Life at Dojo: YOU WILL Document your Detection

Documentation is a lot like running. But its not the satisfying, endorphin rush at the end - its the constant, exhausting struggle of putting one foot in front of the other again and again. I am 100% sure that NOBODY likes that part, and if anyone tells you otherwise, they’re lying.

Written by Cyber Defence Engineer, James Lanagan

Some might disagree about the running (sorry!), but you’d be hard pressed to find a fan of the tedious, time consuming process of writing documentation. Priorities shift quickly, and the next project is always just around the corner. As a result, documentation gets pushed down the to-do list, often leaving it outdated when the process, or strategy shifts, as it often does in an agile environment.

But documentation is undeniably important. I’ve personally experienced building products in small teams, only to find that 6–12 months later, everyone originally involved had left the company. The only way to piece the project back together is through the documentation left behind.

Documentation doesn’t just improve collaboration, it speeds up onboarding, reduces knowledge silos, and is key to ensure the long-term sustainability of work across teams.

And all this applies to detection rules, too.

Why document your detections?

Security processes are an important part of every organisation, with threat detection rules in particular forming the backbone of any SOC team. But documenting these detection rules is an often neglected benefit. A well-maintained knowledge base of detections in your environment ensures:

Clarity of intent: While detection rule names should, where possible, state the intent of the detection itself, this is rarely enough. Threat actors use a wide variety of techniques, and detection logic can be complex, making it essential to explain in clear language what exact behaviour the rule is attempting to detect. Without this, an analyst could easily misinterpret an alert in the SOC queue and head down a wrong path when triaging, potentially wasting the analyst’s time or resulting in critical information being overlooked.
Knowledge sharing: A centralised repository of documentation, designed to be easily updated and iterated on, allows teams to share knowledge and experience. Analysts can leave comments detailing past triage steps, patterns of false positives, and additional context that can reduce the time-to-understand when a less familiar alert shows up.
Collaboration across teams: Other stakeholders and teams may be interested or involved in detection rulesets, such as threat intelligence analysts, operational IT, and even C-level executives, who may ask, “What is our detection coverage?” or “Would we catch this if it happened?”. A solid detection knowledge base is the first place to look when answering these questions. It can form the foundation for reporting on detections, helping track Mitre ATT&CK coverage and detection gaps.
Auditability and compliance: As security programs mature, demonstrating that you’re proactively detecting threats becomes not just a technical requirement but a compliance and governance one. Well documented detection rules serve as evidence during audits and reviews, showing that detection logic is intentional, maintained, and aligned with threat models.
Maintainability over time: Detection logic is not static. TTPs evolve, environments change, and detection tuning becomes necessary. Without documentation, it’s easy for rules to become “black boxes” that no one wants to touch. Documentation reduces this risk and allows future engineers to improve rather than rewrite.

-.-.-

### Jobs
a) Print the post on documenting detections starting at "Some might disagree" and ending at "documentation left behind.".
b) In the post on documenting detections, what role does the author hold?
The data has no role here.

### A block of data
-.-.-

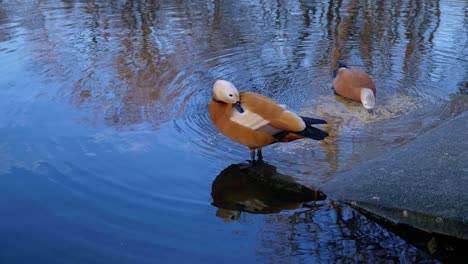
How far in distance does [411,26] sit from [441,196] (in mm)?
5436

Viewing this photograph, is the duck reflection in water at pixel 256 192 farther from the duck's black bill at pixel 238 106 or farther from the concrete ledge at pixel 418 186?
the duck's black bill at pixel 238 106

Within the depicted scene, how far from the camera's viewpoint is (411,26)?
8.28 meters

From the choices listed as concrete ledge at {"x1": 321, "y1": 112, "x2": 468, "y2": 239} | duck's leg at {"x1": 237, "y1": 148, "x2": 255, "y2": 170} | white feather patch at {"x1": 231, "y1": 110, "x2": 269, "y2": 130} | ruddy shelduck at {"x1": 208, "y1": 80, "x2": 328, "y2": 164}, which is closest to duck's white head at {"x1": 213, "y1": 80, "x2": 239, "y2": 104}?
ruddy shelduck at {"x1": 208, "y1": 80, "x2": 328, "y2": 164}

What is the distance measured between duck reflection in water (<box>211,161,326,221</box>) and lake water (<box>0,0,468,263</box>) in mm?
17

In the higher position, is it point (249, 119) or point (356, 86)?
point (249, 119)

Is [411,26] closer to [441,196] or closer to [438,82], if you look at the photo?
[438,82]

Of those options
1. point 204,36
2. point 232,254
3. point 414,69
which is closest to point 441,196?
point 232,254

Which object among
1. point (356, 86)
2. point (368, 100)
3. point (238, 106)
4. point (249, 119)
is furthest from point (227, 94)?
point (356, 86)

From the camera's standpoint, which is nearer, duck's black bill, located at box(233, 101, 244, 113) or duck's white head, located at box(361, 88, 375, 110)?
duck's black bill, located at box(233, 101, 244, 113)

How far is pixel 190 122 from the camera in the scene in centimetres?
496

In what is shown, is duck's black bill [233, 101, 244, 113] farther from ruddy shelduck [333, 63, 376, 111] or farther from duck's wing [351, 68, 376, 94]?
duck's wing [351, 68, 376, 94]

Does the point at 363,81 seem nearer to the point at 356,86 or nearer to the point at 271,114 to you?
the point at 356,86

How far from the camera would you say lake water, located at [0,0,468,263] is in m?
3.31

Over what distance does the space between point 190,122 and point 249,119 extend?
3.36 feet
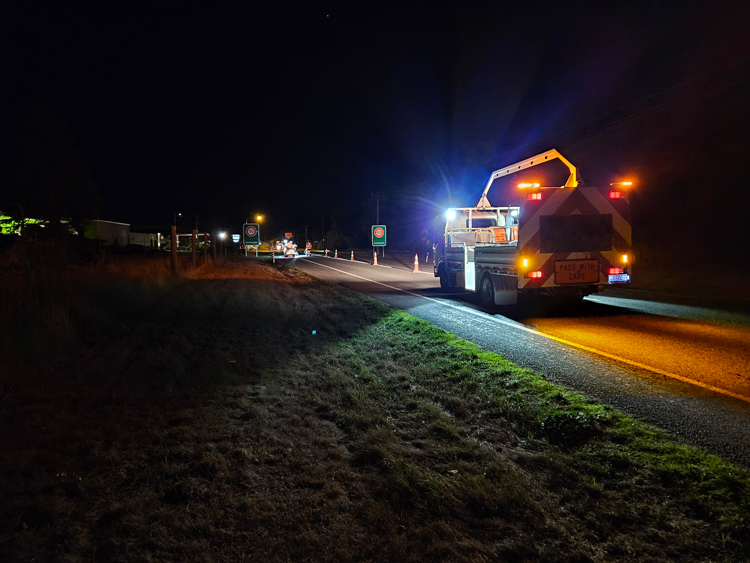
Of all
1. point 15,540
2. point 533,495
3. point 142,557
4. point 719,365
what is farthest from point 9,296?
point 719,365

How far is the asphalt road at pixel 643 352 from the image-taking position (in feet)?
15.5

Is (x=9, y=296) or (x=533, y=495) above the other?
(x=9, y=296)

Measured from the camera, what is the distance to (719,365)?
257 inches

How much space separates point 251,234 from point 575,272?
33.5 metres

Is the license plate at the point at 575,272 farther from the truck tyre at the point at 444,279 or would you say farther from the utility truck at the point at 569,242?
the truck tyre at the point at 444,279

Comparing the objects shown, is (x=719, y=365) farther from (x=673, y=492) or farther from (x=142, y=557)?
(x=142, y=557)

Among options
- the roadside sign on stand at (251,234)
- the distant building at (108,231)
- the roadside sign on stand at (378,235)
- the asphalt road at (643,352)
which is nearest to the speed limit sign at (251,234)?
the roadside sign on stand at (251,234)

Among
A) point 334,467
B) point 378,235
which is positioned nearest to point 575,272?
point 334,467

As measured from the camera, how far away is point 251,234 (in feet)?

-.-.-

### Answers
a)
Some might disagree about the running (sorry!), but you’d be hard pressed to find a fan of the tedious, time consuming process of writing documentation. Priorities shift quickly, and the next project is always just around the corner. As a result, documentation gets pushed down the to-do list, often leaving it outdated when the process, or strategy shifts, as it often does in an agile environment.

But documentation is undeniably important. I’ve personally experienced building products in small teams, only to find that 6–12 months later, everyone originally involved had left the company. The only way to piece the project back together is through the documentation left behind.

b) Cyber Defence Engineer